Et voici bien ce qui ressort sur les planches. Une troupe de personnalités singulières, affirmées et intègres, bien décidées, à faire jaillir leurs fulgurances, à délivrer le fond de leurs tripes, à lâcher les brides, pour une fête à tout casser, à tout penser, à tout danser. Le show, électrique et nerveux, durera plus de deux heures, égrenant les chansons de Rachid : Yamess, Barra Barra, Voilà voilà, Garab, un Rock The Casbah chaud-bouillant entonné le poing levé par le public, un Galbi beau à pleurer, porté par un Sofiane Saidi à fleur de peau… Et bien sûr l’incontournable Ya Rayah.
Ce soir-là, les voilà devenus une bande d’enfants terribles et fiévreux, soudés dans la rage et dans la tendresse, dans l’improvisation et l’anarchie, dans la fureur de vivre et les vibrations, dans l’amour de Rachid, bien sûr, provoquant dans le public, un mélange de larmes et de sueur. Taha était un chaman. Et ceux qui lui rendent hommages, avaient emprunté, ce soir-là, ses talents d’exorciste et de guérisseur.
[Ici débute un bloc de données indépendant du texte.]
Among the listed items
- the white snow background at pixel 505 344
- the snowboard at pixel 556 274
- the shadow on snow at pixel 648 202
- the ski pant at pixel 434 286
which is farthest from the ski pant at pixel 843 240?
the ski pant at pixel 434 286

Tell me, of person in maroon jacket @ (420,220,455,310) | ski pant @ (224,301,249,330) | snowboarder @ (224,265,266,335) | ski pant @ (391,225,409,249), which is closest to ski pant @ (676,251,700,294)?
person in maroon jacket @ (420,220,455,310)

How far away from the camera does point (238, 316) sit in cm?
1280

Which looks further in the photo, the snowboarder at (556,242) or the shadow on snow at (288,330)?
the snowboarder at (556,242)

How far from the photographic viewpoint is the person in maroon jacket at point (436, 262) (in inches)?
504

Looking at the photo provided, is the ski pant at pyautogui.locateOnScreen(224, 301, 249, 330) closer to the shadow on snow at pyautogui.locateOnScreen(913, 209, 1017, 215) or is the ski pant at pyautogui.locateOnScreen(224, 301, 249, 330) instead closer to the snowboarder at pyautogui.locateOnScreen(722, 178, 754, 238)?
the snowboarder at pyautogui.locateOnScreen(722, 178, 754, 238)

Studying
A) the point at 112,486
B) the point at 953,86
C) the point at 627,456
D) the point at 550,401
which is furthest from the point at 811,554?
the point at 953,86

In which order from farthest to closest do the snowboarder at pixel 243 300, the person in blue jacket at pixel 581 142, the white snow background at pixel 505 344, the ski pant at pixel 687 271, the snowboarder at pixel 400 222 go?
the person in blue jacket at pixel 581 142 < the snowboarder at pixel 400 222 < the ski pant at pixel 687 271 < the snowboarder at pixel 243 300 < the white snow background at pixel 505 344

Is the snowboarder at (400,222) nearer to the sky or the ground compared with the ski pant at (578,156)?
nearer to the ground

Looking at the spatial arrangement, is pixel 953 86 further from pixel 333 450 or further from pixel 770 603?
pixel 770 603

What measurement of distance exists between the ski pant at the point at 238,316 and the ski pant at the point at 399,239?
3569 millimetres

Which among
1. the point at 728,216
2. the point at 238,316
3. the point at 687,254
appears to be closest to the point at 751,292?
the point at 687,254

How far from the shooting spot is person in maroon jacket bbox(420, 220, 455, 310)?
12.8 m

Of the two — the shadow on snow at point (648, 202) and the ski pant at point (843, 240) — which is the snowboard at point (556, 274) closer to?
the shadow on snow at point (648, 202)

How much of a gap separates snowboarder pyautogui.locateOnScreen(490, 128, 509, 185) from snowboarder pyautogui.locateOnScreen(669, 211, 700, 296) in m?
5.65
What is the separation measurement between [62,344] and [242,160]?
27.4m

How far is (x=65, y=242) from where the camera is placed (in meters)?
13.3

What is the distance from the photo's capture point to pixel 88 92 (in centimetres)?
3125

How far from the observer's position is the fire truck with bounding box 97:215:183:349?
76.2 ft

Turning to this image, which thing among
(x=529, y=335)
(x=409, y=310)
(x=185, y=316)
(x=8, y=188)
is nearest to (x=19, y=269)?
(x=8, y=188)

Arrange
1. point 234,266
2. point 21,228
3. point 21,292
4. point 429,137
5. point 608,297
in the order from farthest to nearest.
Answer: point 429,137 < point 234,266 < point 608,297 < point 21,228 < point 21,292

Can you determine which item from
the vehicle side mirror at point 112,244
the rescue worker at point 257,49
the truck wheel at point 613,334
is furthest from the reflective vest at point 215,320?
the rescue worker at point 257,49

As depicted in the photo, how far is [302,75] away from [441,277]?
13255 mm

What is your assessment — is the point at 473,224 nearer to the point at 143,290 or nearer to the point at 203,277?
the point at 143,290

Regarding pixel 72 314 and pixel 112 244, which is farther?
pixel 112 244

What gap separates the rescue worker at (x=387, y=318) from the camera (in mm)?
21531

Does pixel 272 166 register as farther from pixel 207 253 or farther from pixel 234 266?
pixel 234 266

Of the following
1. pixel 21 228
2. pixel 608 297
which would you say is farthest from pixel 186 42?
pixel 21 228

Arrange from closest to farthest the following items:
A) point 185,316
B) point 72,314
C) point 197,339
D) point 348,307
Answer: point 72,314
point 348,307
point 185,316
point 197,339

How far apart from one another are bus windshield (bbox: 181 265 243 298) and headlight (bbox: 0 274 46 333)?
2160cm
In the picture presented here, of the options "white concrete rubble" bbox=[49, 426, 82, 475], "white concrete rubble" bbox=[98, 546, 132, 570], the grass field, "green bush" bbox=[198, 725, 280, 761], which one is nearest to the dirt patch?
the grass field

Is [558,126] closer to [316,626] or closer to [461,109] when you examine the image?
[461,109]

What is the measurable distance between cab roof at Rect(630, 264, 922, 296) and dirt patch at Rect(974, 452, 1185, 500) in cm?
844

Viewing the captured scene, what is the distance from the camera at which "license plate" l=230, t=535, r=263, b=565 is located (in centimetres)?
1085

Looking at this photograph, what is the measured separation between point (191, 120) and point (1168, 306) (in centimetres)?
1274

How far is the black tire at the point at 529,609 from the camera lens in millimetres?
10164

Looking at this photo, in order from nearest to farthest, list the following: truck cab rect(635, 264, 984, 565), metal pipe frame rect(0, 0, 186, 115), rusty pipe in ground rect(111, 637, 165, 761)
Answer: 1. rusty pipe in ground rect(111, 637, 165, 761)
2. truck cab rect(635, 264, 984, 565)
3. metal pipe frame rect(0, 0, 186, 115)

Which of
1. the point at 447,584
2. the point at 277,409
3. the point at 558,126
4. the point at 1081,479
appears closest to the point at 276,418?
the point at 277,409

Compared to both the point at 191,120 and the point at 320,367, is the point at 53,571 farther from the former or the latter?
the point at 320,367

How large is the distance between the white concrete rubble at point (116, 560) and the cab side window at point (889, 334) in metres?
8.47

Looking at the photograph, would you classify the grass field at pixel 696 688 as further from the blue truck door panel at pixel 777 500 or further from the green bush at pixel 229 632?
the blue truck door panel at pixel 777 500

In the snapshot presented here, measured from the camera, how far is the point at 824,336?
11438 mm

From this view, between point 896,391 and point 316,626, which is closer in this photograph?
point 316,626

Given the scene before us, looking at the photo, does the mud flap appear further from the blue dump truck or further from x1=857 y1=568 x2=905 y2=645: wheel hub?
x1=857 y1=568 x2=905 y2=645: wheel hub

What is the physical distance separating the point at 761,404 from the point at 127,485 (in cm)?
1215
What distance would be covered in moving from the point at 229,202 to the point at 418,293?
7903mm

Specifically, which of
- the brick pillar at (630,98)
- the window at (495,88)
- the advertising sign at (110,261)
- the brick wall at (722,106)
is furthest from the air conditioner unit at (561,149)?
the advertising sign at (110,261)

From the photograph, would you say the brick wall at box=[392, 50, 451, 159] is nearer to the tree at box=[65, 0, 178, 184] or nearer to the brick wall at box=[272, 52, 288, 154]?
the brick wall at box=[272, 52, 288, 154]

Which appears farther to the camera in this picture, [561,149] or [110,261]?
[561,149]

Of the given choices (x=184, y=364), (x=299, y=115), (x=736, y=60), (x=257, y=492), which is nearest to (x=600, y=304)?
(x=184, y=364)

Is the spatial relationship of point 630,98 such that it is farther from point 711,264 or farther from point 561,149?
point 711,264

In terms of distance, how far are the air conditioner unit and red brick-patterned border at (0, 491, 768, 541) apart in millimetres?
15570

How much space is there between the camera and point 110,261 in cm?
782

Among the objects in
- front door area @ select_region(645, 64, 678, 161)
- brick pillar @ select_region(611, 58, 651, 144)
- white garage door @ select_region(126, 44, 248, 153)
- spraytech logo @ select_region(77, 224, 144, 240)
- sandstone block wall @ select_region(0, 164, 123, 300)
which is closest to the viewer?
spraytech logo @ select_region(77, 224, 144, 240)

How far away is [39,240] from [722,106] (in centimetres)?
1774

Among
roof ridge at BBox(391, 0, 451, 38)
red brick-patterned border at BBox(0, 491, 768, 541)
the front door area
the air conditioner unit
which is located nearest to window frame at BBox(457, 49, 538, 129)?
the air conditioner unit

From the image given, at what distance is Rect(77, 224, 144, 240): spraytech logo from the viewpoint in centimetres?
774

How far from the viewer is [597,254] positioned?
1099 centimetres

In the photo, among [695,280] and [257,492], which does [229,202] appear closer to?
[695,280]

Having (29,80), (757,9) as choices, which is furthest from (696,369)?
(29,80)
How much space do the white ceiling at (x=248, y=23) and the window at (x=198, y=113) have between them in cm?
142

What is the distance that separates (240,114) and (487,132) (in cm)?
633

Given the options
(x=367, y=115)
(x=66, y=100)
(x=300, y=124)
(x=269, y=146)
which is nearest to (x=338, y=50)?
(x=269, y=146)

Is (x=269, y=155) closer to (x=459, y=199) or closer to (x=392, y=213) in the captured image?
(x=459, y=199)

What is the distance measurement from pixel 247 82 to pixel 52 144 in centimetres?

Comme à l’accoutumée, ici, avant les shows du lendemain (Acid Arab, la Louuve…), ce concert d’anthologie a fini en after jusqu’à l’aube, dans le QG du festival, le bar Chez Mehdi, bourré à craquer, comme un clin d’œil au concert mythique du Couscous Clan en 2013 – "une émeute, une insurrection", assurent les chanceux présents –, où 200 personnes s’entassaient dans le troquet, forçant Rodolphe Burger à passer par la fenêtre pour jouer avec son propre groupe. Et forcément, le 20 octobre 2023, la soirée battait son plein. "On célèbre Rachid, non ? On ne pouvait pas ne pas faire une grosse fête !", s’exclame Mehdi Haddab. "Je suis sûr qu’il nous regarde de là-haut, et qu’il enrage qu’on la fasse sans lui", se marre Sofiane. Et si l’on tend un peu l’oreille, peut-être qu’on perçoit, quelque part, le rire de Rachid. Et sa "joie transcendante", sa flamme, qui nous contamine.